PROVIDED MATERIAL:
▼▼▼
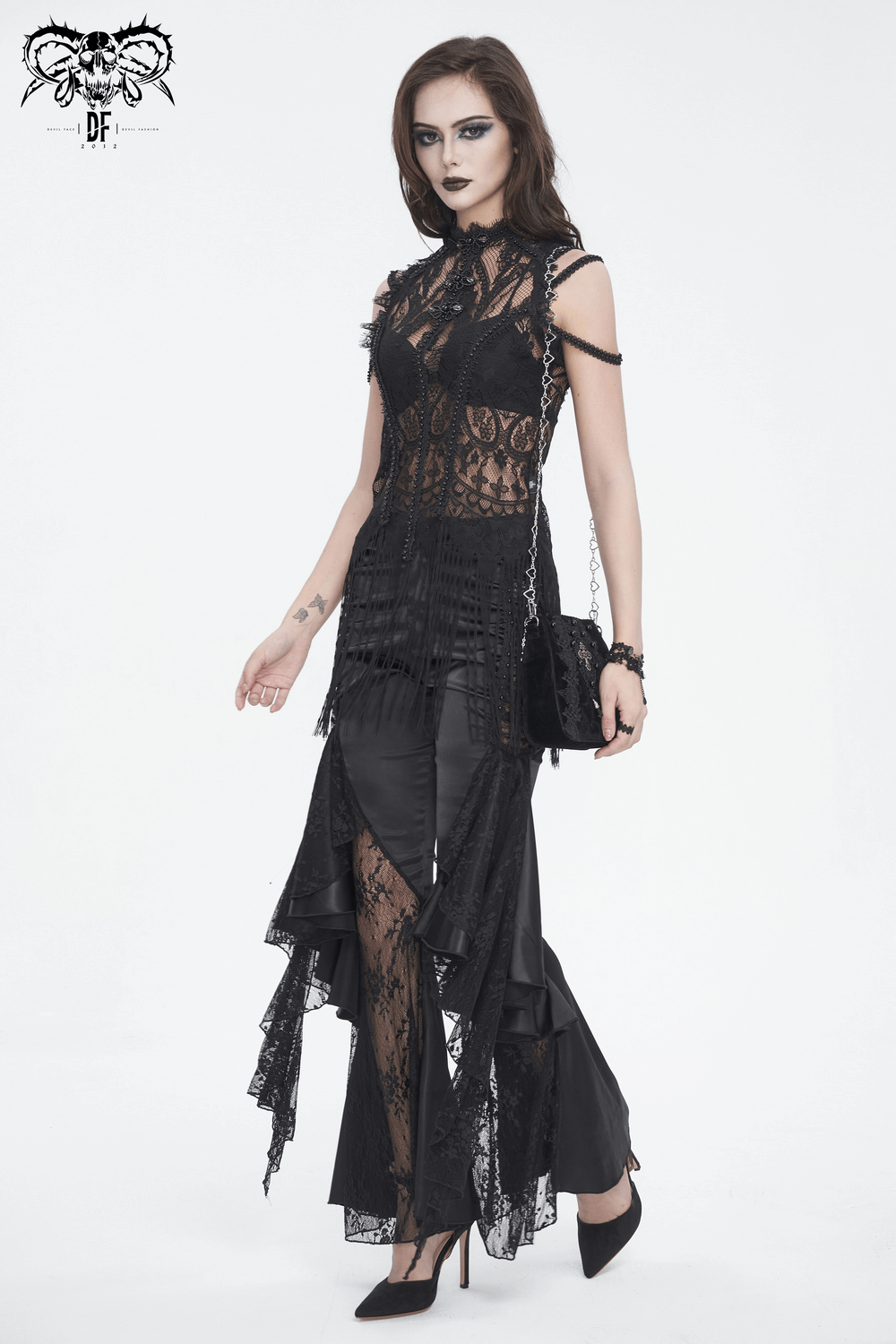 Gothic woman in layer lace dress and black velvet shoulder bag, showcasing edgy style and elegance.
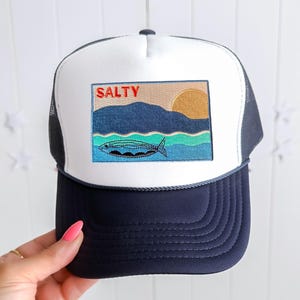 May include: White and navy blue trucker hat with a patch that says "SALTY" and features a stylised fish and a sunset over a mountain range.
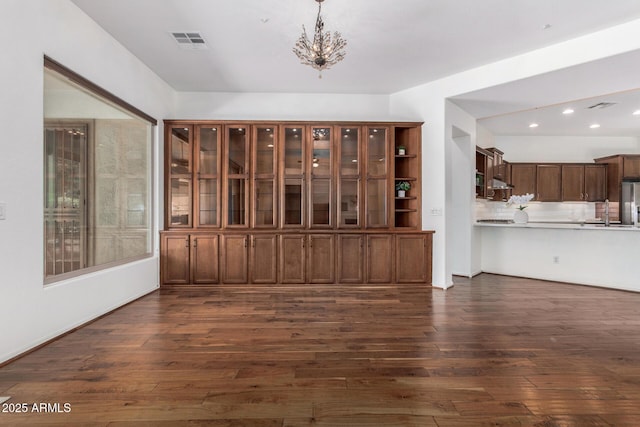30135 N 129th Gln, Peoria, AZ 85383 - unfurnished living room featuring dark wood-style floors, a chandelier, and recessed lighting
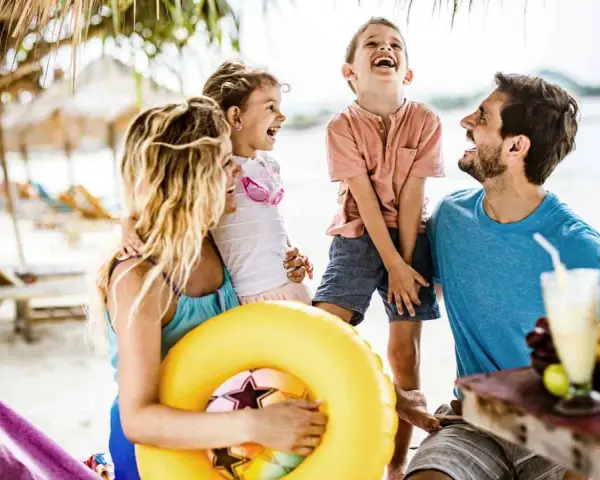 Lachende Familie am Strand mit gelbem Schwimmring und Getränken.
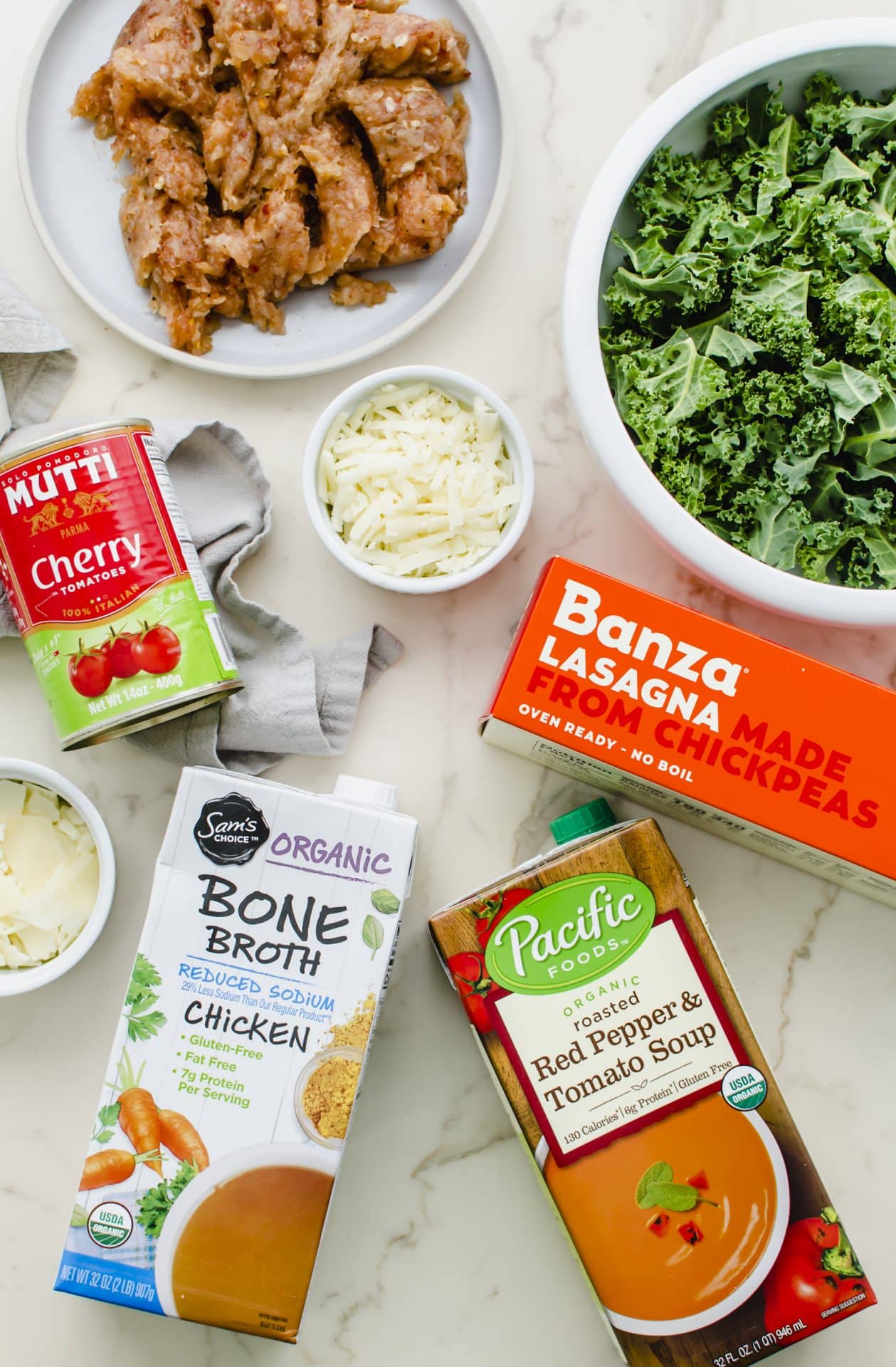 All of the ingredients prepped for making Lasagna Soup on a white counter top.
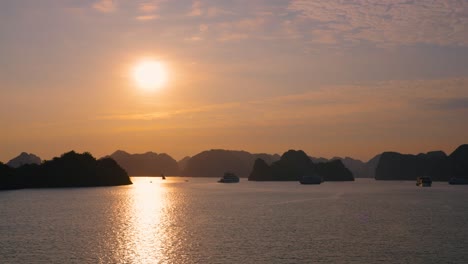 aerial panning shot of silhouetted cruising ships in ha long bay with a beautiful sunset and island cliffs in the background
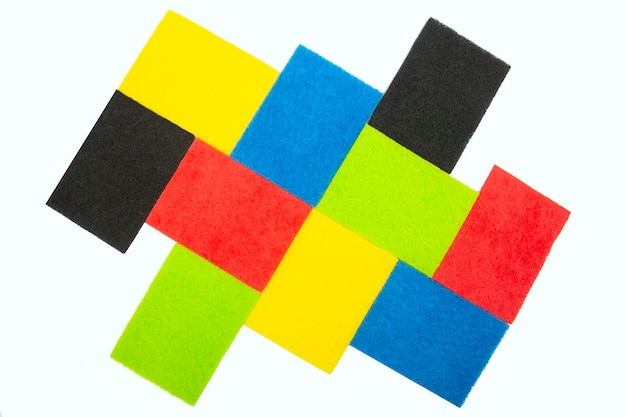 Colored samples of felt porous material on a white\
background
▲▲▲
INSTRUCTIONS FOR THE TASK: Pictures aside, repeat exactly every line from the top of the listing above through the line bearing "May include: White", inclusive.

ANSWER SPACE:
 Gothic woman in layer lace dress and black velvet shoulder bag, showcasing edgy style and elegance.
 May include: White and navy blue trucker hat with a patch that says "SALTY" and features a stylised fish and a sunset over a mountain range.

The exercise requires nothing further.